#### Job:
Reproduce only the rows from the line with "Given the options" through the end of the rows, replacing "blurred spectator" with "distant onlooker" wherever it appears. Keep everything else unchanged.
##############################
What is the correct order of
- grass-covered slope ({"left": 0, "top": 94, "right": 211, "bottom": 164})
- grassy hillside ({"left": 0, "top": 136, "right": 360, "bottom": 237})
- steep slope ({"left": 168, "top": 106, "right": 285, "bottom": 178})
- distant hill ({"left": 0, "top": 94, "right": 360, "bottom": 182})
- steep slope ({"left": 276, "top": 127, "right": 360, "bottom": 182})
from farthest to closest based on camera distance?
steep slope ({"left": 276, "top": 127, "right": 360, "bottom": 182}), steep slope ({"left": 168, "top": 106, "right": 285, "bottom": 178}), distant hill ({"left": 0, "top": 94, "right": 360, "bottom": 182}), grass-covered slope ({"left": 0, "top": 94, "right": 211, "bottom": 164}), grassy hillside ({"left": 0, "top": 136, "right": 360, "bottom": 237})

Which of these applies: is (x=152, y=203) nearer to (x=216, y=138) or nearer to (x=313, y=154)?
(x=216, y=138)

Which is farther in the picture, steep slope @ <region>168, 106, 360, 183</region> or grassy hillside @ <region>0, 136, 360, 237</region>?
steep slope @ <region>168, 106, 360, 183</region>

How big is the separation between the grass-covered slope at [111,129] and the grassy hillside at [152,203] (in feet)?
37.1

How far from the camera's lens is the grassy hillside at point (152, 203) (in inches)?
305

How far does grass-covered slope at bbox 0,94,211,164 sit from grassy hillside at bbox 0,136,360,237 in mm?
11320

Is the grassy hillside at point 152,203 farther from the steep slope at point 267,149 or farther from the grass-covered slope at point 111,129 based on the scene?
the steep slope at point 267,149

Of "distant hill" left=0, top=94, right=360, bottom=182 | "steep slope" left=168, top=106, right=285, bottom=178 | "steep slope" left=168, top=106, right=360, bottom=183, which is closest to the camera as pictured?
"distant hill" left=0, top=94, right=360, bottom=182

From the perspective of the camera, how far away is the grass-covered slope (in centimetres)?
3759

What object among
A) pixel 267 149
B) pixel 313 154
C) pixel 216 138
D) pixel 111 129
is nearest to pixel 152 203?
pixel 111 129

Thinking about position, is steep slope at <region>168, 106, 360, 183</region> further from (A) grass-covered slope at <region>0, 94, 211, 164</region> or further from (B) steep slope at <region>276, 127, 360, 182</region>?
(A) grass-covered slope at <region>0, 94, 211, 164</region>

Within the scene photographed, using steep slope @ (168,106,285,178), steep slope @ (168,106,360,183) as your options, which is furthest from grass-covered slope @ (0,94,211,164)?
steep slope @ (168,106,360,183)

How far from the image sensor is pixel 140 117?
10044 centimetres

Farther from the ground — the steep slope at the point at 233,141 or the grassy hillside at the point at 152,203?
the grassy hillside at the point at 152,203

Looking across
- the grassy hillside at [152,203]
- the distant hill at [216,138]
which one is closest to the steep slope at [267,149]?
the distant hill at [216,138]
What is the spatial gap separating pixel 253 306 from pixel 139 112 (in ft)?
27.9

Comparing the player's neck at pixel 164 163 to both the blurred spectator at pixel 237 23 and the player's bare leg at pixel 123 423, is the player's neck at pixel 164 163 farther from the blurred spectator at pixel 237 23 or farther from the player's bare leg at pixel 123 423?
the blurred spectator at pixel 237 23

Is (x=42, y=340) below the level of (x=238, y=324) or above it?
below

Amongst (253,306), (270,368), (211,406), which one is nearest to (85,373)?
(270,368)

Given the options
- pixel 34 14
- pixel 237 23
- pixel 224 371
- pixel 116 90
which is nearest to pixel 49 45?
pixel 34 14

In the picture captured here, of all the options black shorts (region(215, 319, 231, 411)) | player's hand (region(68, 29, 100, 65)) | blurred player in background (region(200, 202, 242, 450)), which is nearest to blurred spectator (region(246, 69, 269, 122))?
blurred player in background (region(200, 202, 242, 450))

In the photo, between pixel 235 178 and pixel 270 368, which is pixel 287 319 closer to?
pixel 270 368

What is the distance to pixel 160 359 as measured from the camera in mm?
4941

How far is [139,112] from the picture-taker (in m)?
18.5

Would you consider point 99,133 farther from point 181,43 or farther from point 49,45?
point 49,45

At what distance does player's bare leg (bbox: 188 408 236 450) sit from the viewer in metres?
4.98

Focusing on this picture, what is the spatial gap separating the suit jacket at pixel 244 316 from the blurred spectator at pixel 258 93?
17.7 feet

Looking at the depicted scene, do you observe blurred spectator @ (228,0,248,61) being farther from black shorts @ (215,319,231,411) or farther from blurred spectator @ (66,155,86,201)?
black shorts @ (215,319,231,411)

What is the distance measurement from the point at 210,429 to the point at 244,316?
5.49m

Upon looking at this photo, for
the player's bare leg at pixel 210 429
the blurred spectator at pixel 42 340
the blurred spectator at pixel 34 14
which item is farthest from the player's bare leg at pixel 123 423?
##############################
#### Final result:
Given the options
- pixel 34 14
- pixel 237 23
- pixel 224 371
- pixel 116 90
which is nearest to pixel 49 45?
pixel 34 14

In the picture captured here, of all the options black shorts (region(215, 319, 231, 411)) | player's hand (region(68, 29, 100, 65)) | blurred player in background (region(200, 202, 242, 450)), which is nearest to distant onlooker (region(246, 69, 269, 122))?
blurred player in background (region(200, 202, 242, 450))

In the photo, between pixel 235 178 and pixel 270 368, which is pixel 287 319 closer to?
pixel 270 368

What is the distance to pixel 160 359 as measured from the camera in mm?
4941

How far is [139,112] from the picture-taker (in m)?
18.5

Would you consider point 99,133 farther from point 181,43 or farther from point 49,45?
point 49,45

At what distance does player's bare leg (bbox: 188 408 236 450) sit from the viewer in metres?
4.98

Focusing on this picture, what is the spatial gap separating the suit jacket at pixel 244 316 from the distant onlooker at pixel 258 93?
17.7 feet

Looking at the depicted scene, do you observe distant onlooker @ (228,0,248,61) being farther from black shorts @ (215,319,231,411) or farther from distant onlooker @ (66,155,86,201)?
black shorts @ (215,319,231,411)

What is the distance measurement from the point at 210,429 to the point at 244,316?
5.49m

Upon looking at this photo, for
the player's bare leg at pixel 210 429
the distant onlooker at pixel 42 340
the distant onlooker at pixel 34 14
which item is farthest from the player's bare leg at pixel 123 423?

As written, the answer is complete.